DATA SHOWN below:

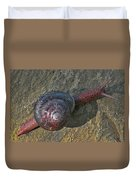 Oregon Snail Duvet Cover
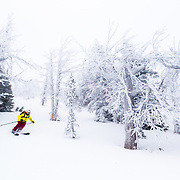 Natalie Segal skis through ghostly rhime covered trees off of Teton Pass near Wilson, Wyoming.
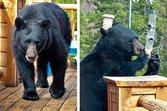 A bear on a homeowner's deck
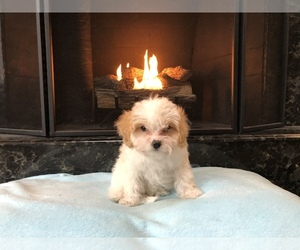 Cavachon-Cavalier King Charles Spaniel Mix Dog for Adoption in CHESTERFIELD, Michigan USA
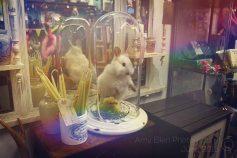 Rabbit (c)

End of DATA SHOWN.

■ ACTIVITY
What is needed is an exact restatement of every line from the line containing "Natalie Segal skis" through the last line of the records, minus any pictures.

■ TASK ANSWER
 Natalie Segal skis through ghostly rhime covered trees off of Teton Pass near Wilson, Wyoming.
 A bear on a homeowner's deck
 Cavachon-Cavalier King Charles Spaniel Mix Dog for Adoption in CHESTERFIELD, Michigan USA
 Rabbit (c)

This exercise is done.